GAM with "gp" smoother: how to retrieve the variogram parameters?

648 views Asked by At

I am using the following geoadditive model

library(gamair)
library(mgcv)

data(mack)    
mack$log.net.area <- log(mack$net.area)

gm2 <- gam(egg.count ~ s(lon,lat,bs="gp",k=100,m=c(2,10,1)) +
                       s(I(b.depth^.5)) +
                       s(c.dist) +
                       s(temp.20m) +
                       offset(log.net.area),
                       data = mack, family = tw, method = "REML")

Here I am using an exponential covariance function with range = 10 and power = 1 (m=c(2,10,1)). How can I retrieve from the results the variogram parameters (nugget, sill)? I couldn't find anything in the model output.

1

There are 1 answers

0
Zheyuan Li On

In smoothing approach the correlation matrix is specified so you only estimate variance parameter, i.e., the sill. For example, you've set m = c(2, 10, 1) to s(, bs = 'gp'), giving an exponential correlation matrix with range parameter phi = 10. Note that phi is not identical to range, except for spherical correlation. For many correlation models the actual range is a function of phi.

The variance / sill parameter is closely related to the smoothing parameter in penalized regression, and you can obtain it by dividing the scale parameter by smoothing parameter:

with(gm2, scale / sp["s(lon,lat)"])
#s(lon,lat) 
#  26.20877 

Is this right? No. There is a trap here: smoothing parameters returned in $sp are not real ones, and we need the following:

gm2_sill <- with(gm2, scale / sp["s(lon,lat)"] * smooth[[1]]$S.scale) 
#s(lon,lat) 
#    7.7772 

And we copy in the range parameter you've specified:

gm2_phi <- 10

The nugget must be zero, since a smooth function is continuous. Using lines.variomodel function from geoR package, you can visualize the semivariogram for the latent Gaussian spatial random field modeled by s(lon,lat).

library(geoR)
lines.variomodel(cov.model = "exponential", cov.pars = c(gm2_sill, gm2_phi),
                 nugget = 0, max.dist = 60)
abline(h = gm2_sill, lty = 2)

enter image description here

However, be skeptical on this variogram. mgcv is not an easy environment to interpret geostatistics. The use of low-rank smoothers suggests that the above variance parameter is for parameters in the new parameter space rather than the original one. For example, there are 630 unique spatial locations in the spatial field for mack dataset, so the correlation matrix should be 630 x 630, and the full random effects should be a vector of length-630. But by setting k = 100 in s(, bs = 'gp') the truncated eigen decomposition and subsequent low-rank approximation reduce the random effects to length-100. The variance parameter is really for this vector not the original one. This might explain why the sill and the actual range do not agree with the data and predicted s(lon,lat).

## unique locations
loc <- unique(mack[, c("lon", "lat")])

max(dist(loc))
#[1] 15.98

The maximum distance between two spatial locations in the dataset is 15.98, but the actual range from the variogram seems to be somewhere between 40 and 60, which is too large.

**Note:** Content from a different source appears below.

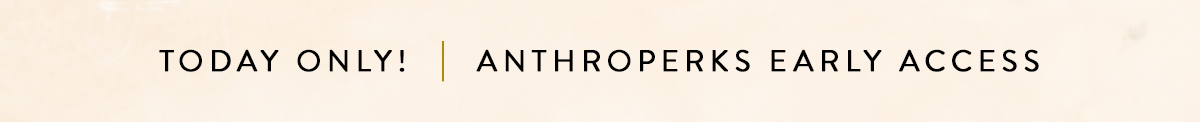 Today Only! Anthroperks Early Access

## predict `s(lon, lat)`, using the method I told you in your last question
## https://stackoverflow.com/q/51634953/4891738
sp <- predict(gm2,
              data.frame(loc, b.depth = 0, c.dist = 0, temp.20m = 0,
                         log.net.area = 0),
              type = "terms", terms = "s(lon,lat)")

c(var(sp))
#[1] 1.587126

The predicted s(lon,lat) only has variance 1.587, but the sill at 7.77 is way much higher.